The first piece in this concert was entitled In the Crypt by the Welsh composer Bethan Morgan-Williams. Both the electronic and live sounds were darkly unsettling, matching the supposed atmosphere of the title. The melodic part for horn was echoed and intensified by the electronics. Think of how Britten’s piano parts for some of his songs add to the emotional charge of the music. Well done Pete Stollery, dare I say this was one of your best compositional forays yet! 

The piece was a graphic atmospheric exploration of the title of the piece. Later on there were piano chords which slotted in nicely with the whole spirit of the music.

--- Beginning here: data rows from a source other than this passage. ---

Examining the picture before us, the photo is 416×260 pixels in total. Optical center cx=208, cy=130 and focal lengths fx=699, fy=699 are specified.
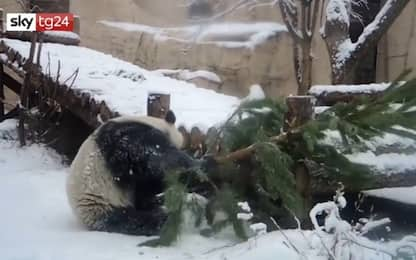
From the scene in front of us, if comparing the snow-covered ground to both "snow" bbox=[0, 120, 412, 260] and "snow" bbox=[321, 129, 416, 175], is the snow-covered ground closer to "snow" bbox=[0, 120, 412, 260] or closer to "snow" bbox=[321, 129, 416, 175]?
"snow" bbox=[0, 120, 412, 260]

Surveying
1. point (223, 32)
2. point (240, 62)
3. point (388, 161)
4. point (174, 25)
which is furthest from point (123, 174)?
point (174, 25)

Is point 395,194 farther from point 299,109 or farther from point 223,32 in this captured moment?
point 223,32

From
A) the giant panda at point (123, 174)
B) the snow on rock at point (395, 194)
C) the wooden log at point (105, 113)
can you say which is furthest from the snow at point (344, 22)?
the giant panda at point (123, 174)

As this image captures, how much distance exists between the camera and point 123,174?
11.1 feet

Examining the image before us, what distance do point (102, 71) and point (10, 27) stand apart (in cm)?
174

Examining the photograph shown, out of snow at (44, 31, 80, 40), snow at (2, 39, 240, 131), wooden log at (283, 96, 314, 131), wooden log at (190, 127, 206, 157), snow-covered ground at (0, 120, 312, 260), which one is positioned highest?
snow at (44, 31, 80, 40)

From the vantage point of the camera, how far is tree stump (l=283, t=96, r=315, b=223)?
120 inches

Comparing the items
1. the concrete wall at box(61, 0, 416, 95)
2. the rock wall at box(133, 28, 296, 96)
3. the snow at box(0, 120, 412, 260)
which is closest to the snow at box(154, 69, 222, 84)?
the rock wall at box(133, 28, 296, 96)

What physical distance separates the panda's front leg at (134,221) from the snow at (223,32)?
7.80 meters

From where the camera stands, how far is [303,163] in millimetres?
3080

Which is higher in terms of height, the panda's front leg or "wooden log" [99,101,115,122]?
"wooden log" [99,101,115,122]

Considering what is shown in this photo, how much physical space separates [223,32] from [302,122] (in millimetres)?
8724

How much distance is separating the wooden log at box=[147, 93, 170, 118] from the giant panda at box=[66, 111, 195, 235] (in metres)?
0.38

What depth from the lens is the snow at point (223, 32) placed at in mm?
11211
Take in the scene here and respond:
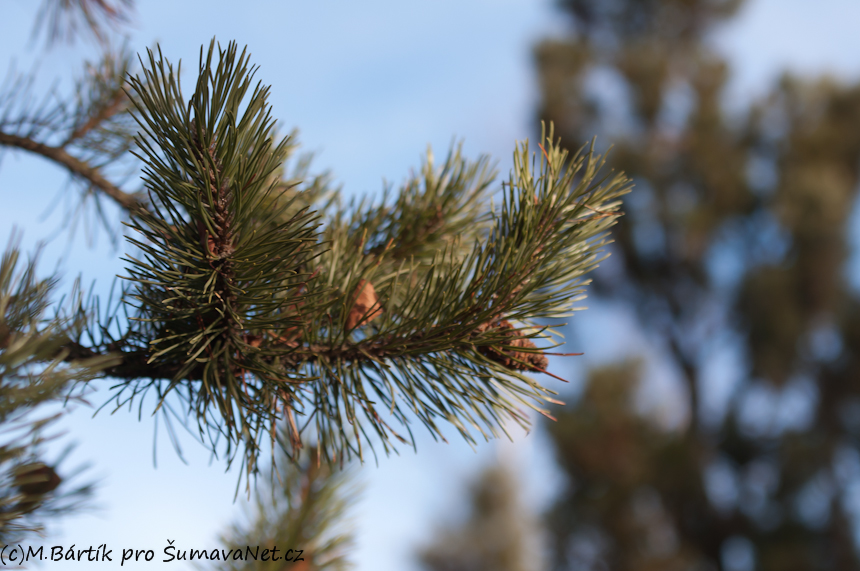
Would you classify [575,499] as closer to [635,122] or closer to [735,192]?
[735,192]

Nottingham-born composer Adrian Moore’s title is more abstract. It is simply Three Pieces but they are bound together as one. The electronic sounds were very complex and in a sense mechanistic, a bit like an abstract painting in sound. There were some advanced horn techniques but later on, in the final section,  there were distant horn melodies with the electronics having more of a pure musical impact. I was reminded, as I often am with the French Horn of a poem by Alfred de Vigny that I learned at school “J’aime le son du cor, le soir, au fond des bois”.

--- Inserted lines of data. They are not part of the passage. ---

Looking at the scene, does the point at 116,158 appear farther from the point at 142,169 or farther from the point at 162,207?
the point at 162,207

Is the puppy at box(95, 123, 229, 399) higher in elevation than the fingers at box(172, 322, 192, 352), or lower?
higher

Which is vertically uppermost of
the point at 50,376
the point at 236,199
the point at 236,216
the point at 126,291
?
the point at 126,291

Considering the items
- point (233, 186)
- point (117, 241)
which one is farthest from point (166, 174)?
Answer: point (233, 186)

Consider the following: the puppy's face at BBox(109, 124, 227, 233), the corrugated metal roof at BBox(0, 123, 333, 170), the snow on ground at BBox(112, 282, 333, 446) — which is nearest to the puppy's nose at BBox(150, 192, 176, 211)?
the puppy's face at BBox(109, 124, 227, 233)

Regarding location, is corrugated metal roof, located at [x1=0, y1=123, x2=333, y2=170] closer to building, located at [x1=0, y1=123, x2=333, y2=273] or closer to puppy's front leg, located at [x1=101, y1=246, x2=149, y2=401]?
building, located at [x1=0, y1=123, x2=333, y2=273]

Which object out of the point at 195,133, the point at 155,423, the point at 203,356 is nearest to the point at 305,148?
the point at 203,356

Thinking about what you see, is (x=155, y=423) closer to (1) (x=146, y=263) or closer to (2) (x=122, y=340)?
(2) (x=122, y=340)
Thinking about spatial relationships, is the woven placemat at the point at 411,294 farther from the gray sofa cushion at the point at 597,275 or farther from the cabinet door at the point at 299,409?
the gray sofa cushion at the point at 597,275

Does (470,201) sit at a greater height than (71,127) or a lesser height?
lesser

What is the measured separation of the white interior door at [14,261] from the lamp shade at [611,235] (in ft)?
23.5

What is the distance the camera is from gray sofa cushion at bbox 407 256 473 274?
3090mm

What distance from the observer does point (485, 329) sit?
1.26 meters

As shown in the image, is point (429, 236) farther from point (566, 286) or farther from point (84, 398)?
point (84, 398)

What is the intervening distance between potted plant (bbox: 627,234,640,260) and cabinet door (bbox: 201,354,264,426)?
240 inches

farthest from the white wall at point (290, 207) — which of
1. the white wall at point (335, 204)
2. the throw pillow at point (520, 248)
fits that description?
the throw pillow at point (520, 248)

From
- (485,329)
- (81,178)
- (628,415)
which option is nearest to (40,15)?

That idea followed on into the next piece for unaccompanied horn, Laudatio by the German horn player and composer Bernard Krol (1920-2013). It was a well shaped solo piece that included echo effects. It could be thought of as an advanced étude for horn exploring its range of melodic possibilities.

The final work in the concert was Fantasie for horns II by Hildegard Westerkamp, born in Germany but now living in Canada. The piece opened with a soft wash of electronic sound which grew and then died back suggesting at some points an almost choral texture. An attractive horn melody had a second horn pre-recorded in the background. Ben seemed to be working this with a small foot pedal device. Oh! The wonders of contemporary electronics. Some of the horn melodies had an almost balletic effect.

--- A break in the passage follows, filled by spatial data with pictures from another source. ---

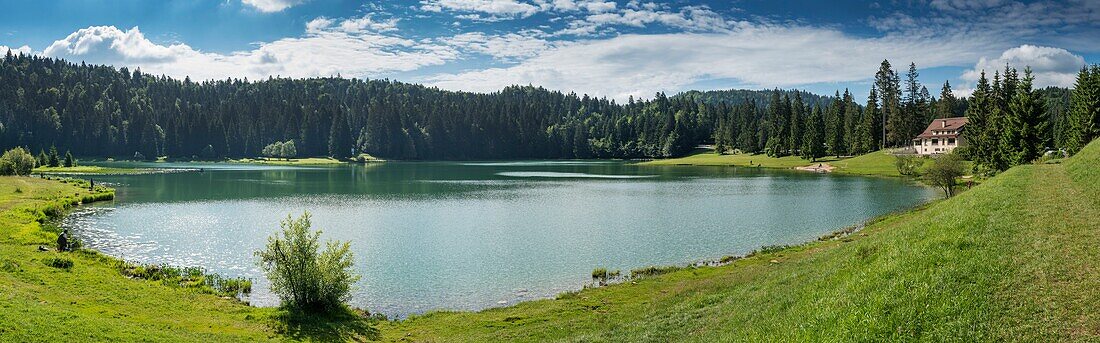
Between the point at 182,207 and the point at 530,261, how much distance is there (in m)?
48.8

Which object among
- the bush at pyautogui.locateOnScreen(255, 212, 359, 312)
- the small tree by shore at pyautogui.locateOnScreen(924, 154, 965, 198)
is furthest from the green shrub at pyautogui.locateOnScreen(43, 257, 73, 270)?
the small tree by shore at pyautogui.locateOnScreen(924, 154, 965, 198)

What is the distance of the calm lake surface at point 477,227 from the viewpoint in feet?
113

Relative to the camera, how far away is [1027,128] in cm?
Answer: 6775

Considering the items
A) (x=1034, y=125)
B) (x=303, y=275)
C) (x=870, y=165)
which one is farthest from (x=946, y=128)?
(x=303, y=275)

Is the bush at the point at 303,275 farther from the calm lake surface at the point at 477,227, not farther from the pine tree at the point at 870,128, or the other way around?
the pine tree at the point at 870,128

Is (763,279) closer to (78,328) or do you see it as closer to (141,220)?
(78,328)

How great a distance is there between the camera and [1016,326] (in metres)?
11.8

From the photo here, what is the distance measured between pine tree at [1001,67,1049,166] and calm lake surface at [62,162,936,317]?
390 inches

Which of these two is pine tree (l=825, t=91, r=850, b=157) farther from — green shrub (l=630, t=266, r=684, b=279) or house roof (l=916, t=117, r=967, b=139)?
green shrub (l=630, t=266, r=684, b=279)

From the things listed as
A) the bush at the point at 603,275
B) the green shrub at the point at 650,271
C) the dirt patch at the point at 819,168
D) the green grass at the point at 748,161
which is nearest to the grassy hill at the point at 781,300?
the green shrub at the point at 650,271

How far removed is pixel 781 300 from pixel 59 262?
31959 millimetres

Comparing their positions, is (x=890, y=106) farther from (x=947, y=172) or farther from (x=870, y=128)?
(x=947, y=172)

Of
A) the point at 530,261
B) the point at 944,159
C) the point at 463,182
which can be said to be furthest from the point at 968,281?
the point at 463,182

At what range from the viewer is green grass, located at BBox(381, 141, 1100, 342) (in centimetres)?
1238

There were several other horn ideas in the piece, motor horn, ship’s or perhaps train horn suggesting all sorts of different surroundings. Bubbling water sounds suggested a mountain spring with the horn here being an alp-horn. Towards the end, Ben played very high soft notes on the horn against lower notes. In a sense, the piece deconstructed and then reassembled the sounds of the horn.

I conclude by reminding people that the French Horn is this year’s special instrument at the soundfestival.